Here we get to economics:
Broad principles based on British economist David Ricardo’s work show that the amenities or dis-amenities of a property affect its value. A tract with significant drawbacks, such as noise, will be worth less than one without the problem.
In 1986, our house was cheaper than identical ones nearby because it was on an arterial street with buses and near a gas station where mechanics worked late. We accepted that tradeoff. A similar tradeoff was accepted by all the complaining neighbors who now are shocked that a gun range is noisy.
This takes us to Gordon Tullock. He examined how people use political power to take money from others for themselves. Economists call this “rent-seeking.” Rather than using resources to produce new goods or services, they try to sway politicians. Tullock was a conservative, but other economists across the political and spectrum would agree: Here is classic rent-seeking.

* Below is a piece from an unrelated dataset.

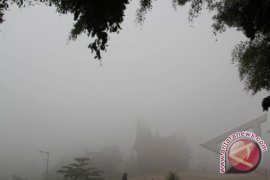 Kabut asap selimuti Sumbar kian pekat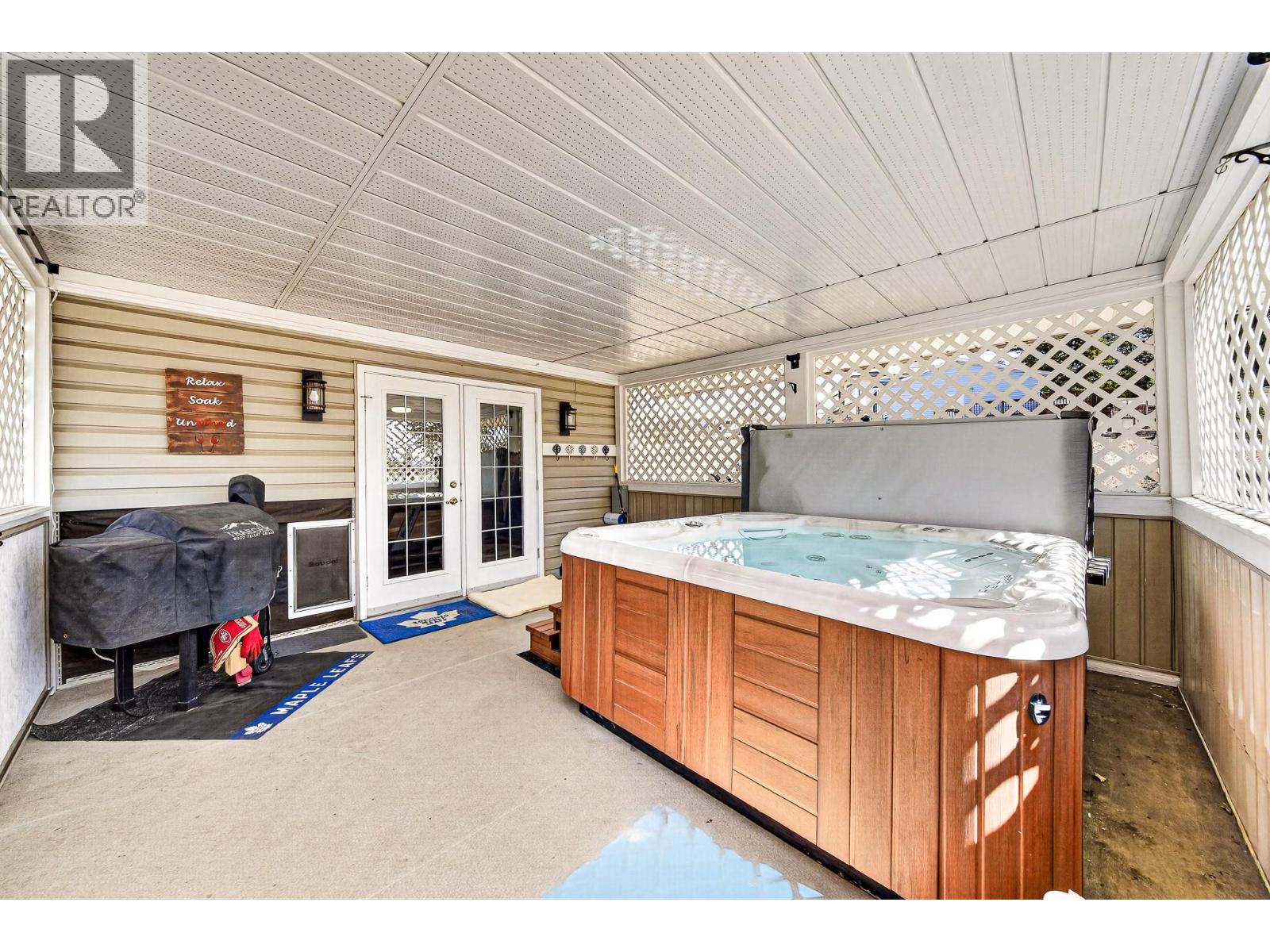 6 & 7 Clearwater Place, Elkford, British Columbia  V0B 1H0 - Photo 47 - 10384456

Winning would give adjacent property owners a quieter life. The value of their properties would go up. Citizens of municipalities whose police officers use the range would be losers, as would taxpayers in general.

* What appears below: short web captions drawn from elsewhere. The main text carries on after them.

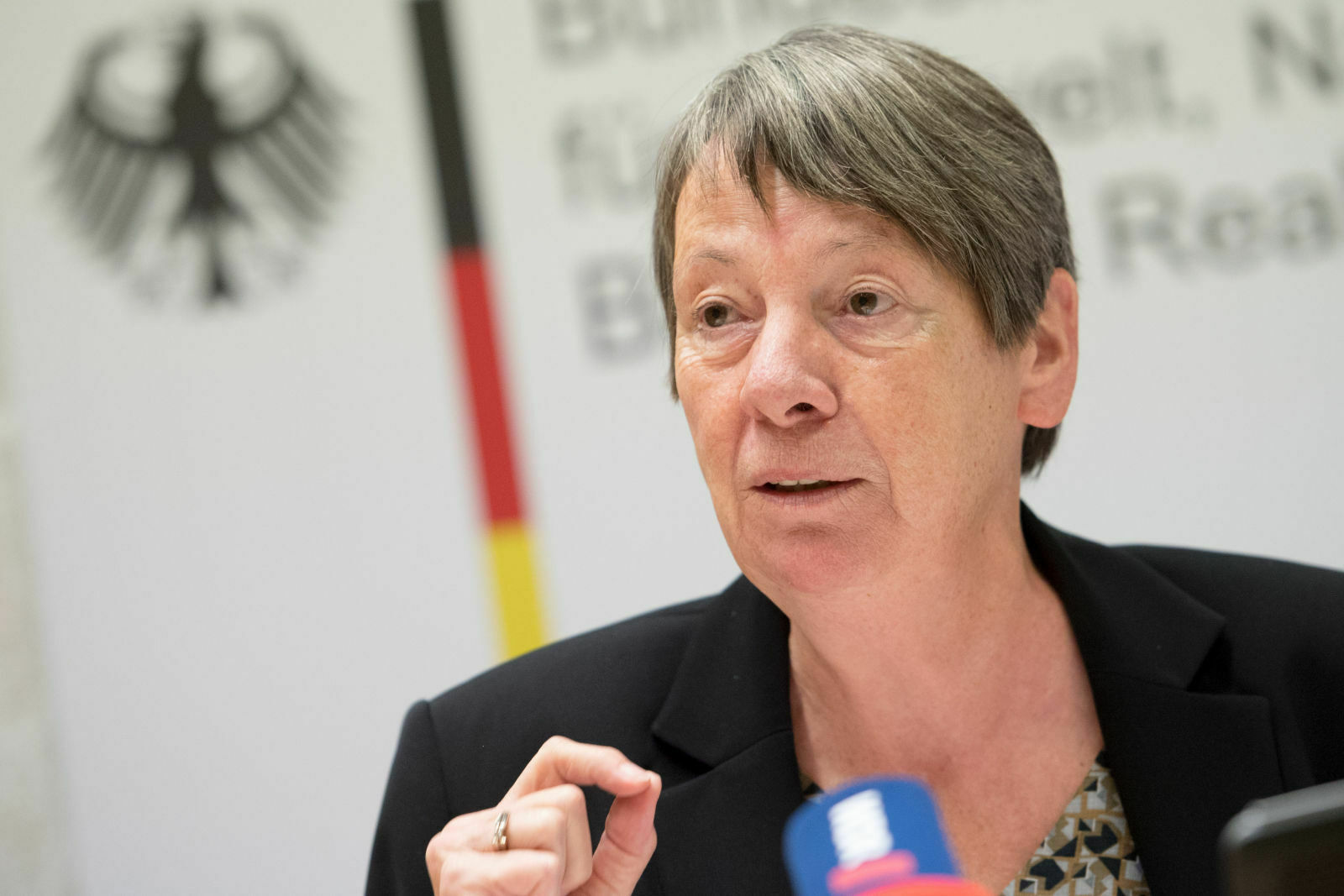 Hendricks: Entscheidungsgewalt über Diesel-Fahrverbote für Kommunen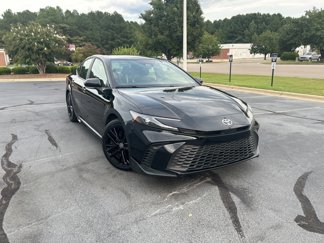 Used 2025 Toyota Camry SE image 1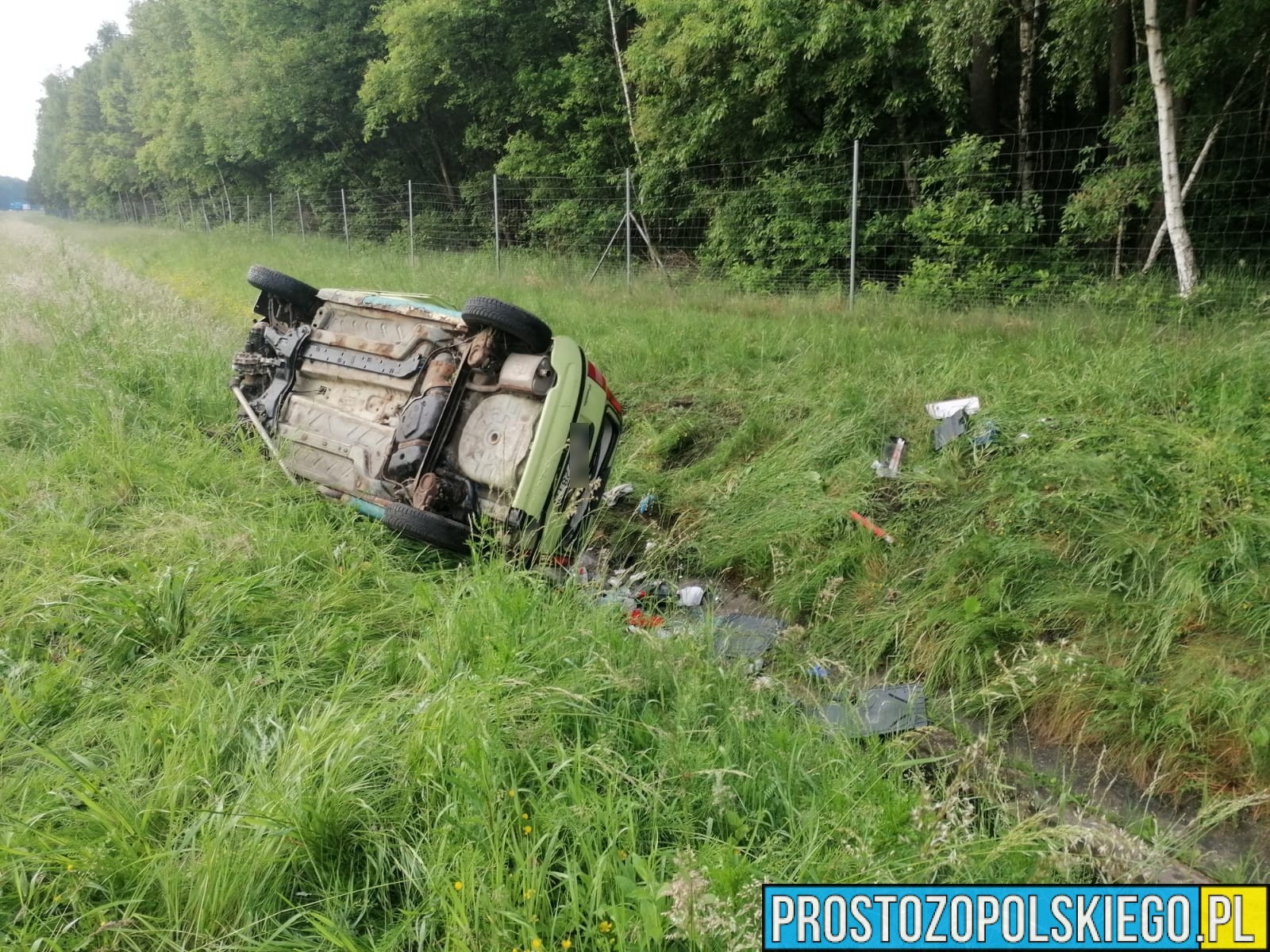 obywatel gruzji dachował, pijany obywatel gruzji, pijany gruzinin, dachował na autostradzie, dachowanie na a4, dachowanie na autostradzzie, wypadek na autostradzie,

Certainly, more isolated land is available at the urban fringe, just as 60 years ago. But building a new range is expensive — Boise’s new one will cost $2.8 million. The time and expense of sending officers farther every time they train is costly, too.

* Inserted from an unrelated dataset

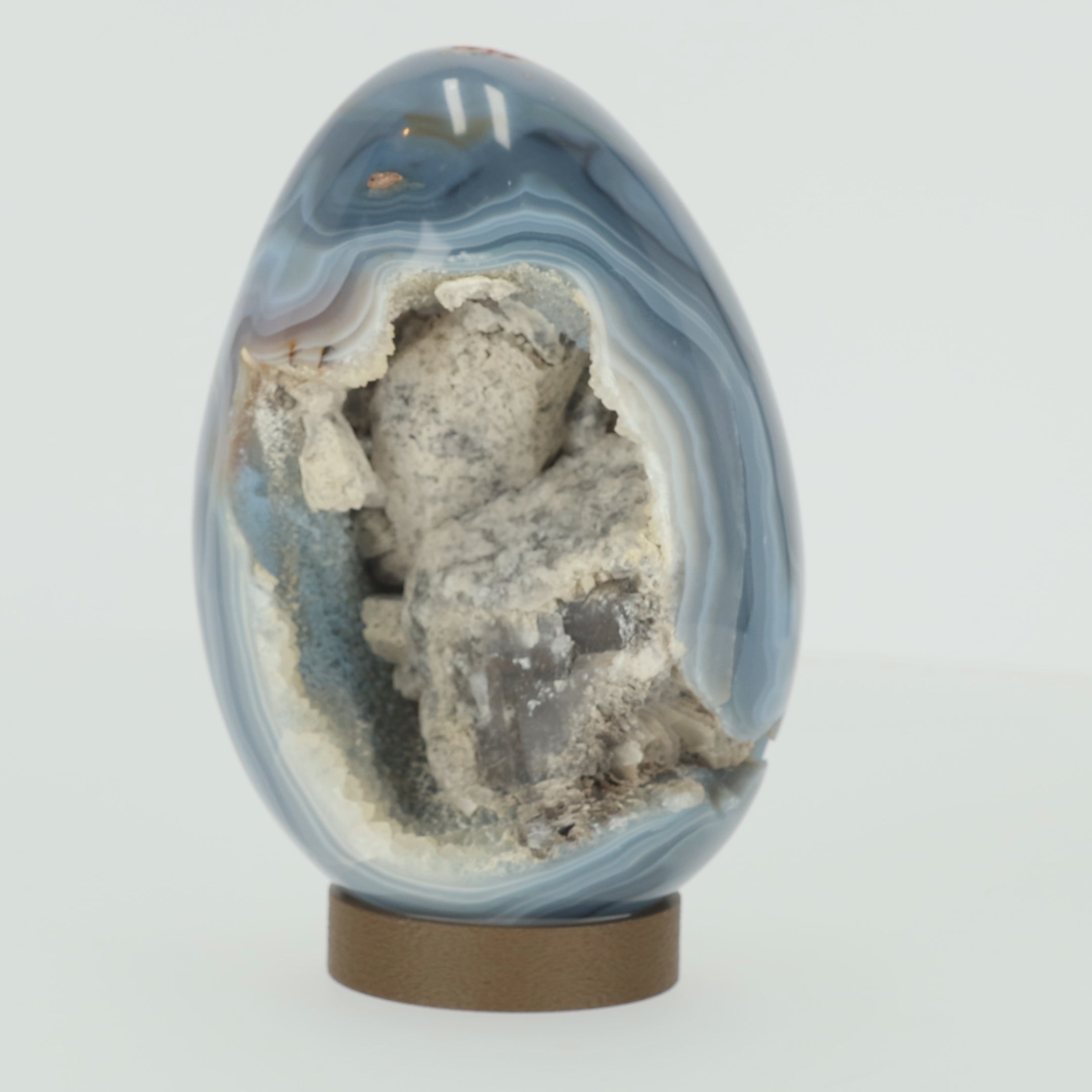 Video laden: Achat-Ei „Kristallgrotte“ – Monumentales Sammlerstück mit blauen Achatbändern (#472)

So how do the individual losses of taxpayers, spread out over a large area, compare with the gain of landowners adjacent to the existing range?
That brings us to Mancur Olson. He examined “the logic of collective action,” in which a small group of people, each of whom has much at stake, will win out politically over much larger groups, the members of which, individually, have very little at stake. Well-organized landowners who stand to gain a lot by closing a gun range have the edge.
And that, in turn, leads us to 1991 Nobelist Ronald Coase. Gun noise is an external cost, which reduces the efficiency of a free market. But, Coase argued, that reduction is minimized as long as property rights are clearly specified. In this case, the law could be clear that the range has the right to make noise. Conversely, it could clearly say that neighboring landowners have the right to quiet.
In the first case, neighbors could get together and pay the city to shut down the range, build noise reduction structures or limit hours. Or they could just live with the noise.
In the second case, the city could pay for noise attenuation, limit hours, close the range or pay damages to the neighbors, either a one-time lump sum for an easement or an annual nuisance compensation fee.
There is a difference in who comes out ahead financially between the two cases. But, Coase argued, either situation could be the most economically efficient possible as long as the rules are clear.
The law is pretty clear in St. Paul’s case: The city can legally operate the range as it sees fit. The neighbors should pay if they want quiet and higher property values.
But one can always resort to politicking. That clouds the rules. Laws can be overturned. A city can be cowed into concessions.
Identifying economic efficiency is a topic in itself. Following Italian economist Vilfredo Pareto, Nicolas Kaldor and John Hicks clarified key criteria. If the gain in well-being by neighbors closing a range exceeds the loss in well-being to the city or cities that had used it, then a shut-down is the economically efficient option. This is true regardless of who actually bears the cost.
On the other hand, if the added-taxes or reduced-police-effectiveness costs of shutting the range exceed benefits to neighbors, then keeping it open is most efficient. Again, this is independent of who actually bears the cost.
What is true for gun noise is true for agricultural or construction pollution of rivers, acid rain, nuclear waste disposal and myriad other externalities at the state and federal levels. It is true for coral bleaching and sea-level rises globally as a result of man-made activities. The scale is different, but the economics are the same.